The speaker’s memories also figure heavily, as in one of the standout poems of the collection, “Radio Science.” The poem opens with the speaker disbelieving a story on the radio—about babies in utero sensing the mother’s past trauma—until she is startled while out for a run. “[M]y blood arrested, foamed, / and troubled the dark in which the child formed.” As is typical in these poems, Shapero doesn’t confront the memory head on—“It isn’t right,” she writes. “I hardly / think of the past” (again, a denial of history)—choosing instead to tell us,
only the better times at that bar: recoil
of springs in the pinball corner,
pool table that accepted only quarters,
the floor too small and mobbed,
all of us always in range of getting jabbed
by a cue.
In describing the “better times,” she gives us an idea of what might have happened, the kind of man who would have been there, the way the speaker might recoil from him, the way the cue isn’t a cue at all. Throughout, the couplets are slant rhymed—like the speaker ducking the issue—until the very end when a repeated phrase and a full rhyme slam the poem home.

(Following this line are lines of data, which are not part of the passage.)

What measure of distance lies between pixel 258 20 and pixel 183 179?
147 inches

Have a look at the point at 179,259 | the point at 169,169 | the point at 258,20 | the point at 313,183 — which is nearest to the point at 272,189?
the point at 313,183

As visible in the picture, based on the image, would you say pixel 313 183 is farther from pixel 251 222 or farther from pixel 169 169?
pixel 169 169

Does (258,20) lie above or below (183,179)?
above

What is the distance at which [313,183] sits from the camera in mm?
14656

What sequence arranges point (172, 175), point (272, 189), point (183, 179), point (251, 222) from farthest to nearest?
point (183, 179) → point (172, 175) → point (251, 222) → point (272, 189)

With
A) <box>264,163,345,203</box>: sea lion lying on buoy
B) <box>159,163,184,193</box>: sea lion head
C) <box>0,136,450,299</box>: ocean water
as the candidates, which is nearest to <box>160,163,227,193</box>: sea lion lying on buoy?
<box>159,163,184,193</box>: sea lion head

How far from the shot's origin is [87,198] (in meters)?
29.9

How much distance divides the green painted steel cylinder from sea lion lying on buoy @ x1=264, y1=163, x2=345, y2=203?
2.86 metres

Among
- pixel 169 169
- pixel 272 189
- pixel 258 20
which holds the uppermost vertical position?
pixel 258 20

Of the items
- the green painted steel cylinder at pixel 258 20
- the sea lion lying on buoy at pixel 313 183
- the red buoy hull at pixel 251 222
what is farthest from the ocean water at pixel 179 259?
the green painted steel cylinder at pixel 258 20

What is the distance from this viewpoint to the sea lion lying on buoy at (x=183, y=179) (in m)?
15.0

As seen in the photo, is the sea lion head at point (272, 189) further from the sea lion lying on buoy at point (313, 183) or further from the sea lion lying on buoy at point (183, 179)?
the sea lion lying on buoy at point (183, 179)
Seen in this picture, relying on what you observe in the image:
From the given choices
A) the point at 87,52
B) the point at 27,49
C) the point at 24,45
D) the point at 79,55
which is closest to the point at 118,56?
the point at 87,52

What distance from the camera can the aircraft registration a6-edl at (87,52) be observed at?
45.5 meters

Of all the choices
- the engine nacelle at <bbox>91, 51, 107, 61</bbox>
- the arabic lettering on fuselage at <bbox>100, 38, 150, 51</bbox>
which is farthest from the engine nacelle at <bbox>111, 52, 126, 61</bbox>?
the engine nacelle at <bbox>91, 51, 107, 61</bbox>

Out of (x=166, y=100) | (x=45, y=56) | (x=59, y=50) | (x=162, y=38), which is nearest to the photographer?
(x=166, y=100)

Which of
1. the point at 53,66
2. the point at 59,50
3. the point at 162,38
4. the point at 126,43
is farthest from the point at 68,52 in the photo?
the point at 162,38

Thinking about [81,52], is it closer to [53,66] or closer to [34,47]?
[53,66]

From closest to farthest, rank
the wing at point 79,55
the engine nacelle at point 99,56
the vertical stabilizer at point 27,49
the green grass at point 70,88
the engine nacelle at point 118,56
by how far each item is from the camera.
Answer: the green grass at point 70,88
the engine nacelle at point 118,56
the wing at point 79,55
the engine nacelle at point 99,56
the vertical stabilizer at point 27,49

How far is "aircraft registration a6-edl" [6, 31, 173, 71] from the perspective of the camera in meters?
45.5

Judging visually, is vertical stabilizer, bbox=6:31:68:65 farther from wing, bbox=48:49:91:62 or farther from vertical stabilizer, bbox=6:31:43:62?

While history and memory are major motifs, the book is ultimately wrestling with the identity crisis that can happen when a person becomes a parent. Throughout, bodies change form or disappear in ways that are sometimes funny and sometimes unsettling, as in “Home Scale” in which parents are told to find their baby’s weight,
by stepping
onto a home scale holding
the baby, then you just subtract
your body from the scene.
In some cases, the speaker actually desires this subtraction, as in “Form, Save My Own”:
My mind has made
an enemy of my body;
it’s all I can do
not to quote Kissinger
on the Iran–Iraq
War: A PITY THEY
BOTH CAN’T LOSE.
In three consecutive poems Shapero writes about wanting “to know what kind of a dog I would be, were I ever a dog.” At first, it’s a demand; then “it’s ridiculous to opine on what kind / of a dog I would be”; then her lover asks her to stop talking about turning into a dog. As in “Radio Science,” this desire to transmute or vanish reads as a way to talk around an issue in the interest of trying to more accurately illuminate it. Is this postpartum depression? Does the speaker both want to be a parent and also desire a return to being childless? Perhaps. “It wasn’t for love of having / children that I had a child,” she writes. Shapero’s poems are rich, referential, and readable. That they remain indirect ultimately makes them more pointed.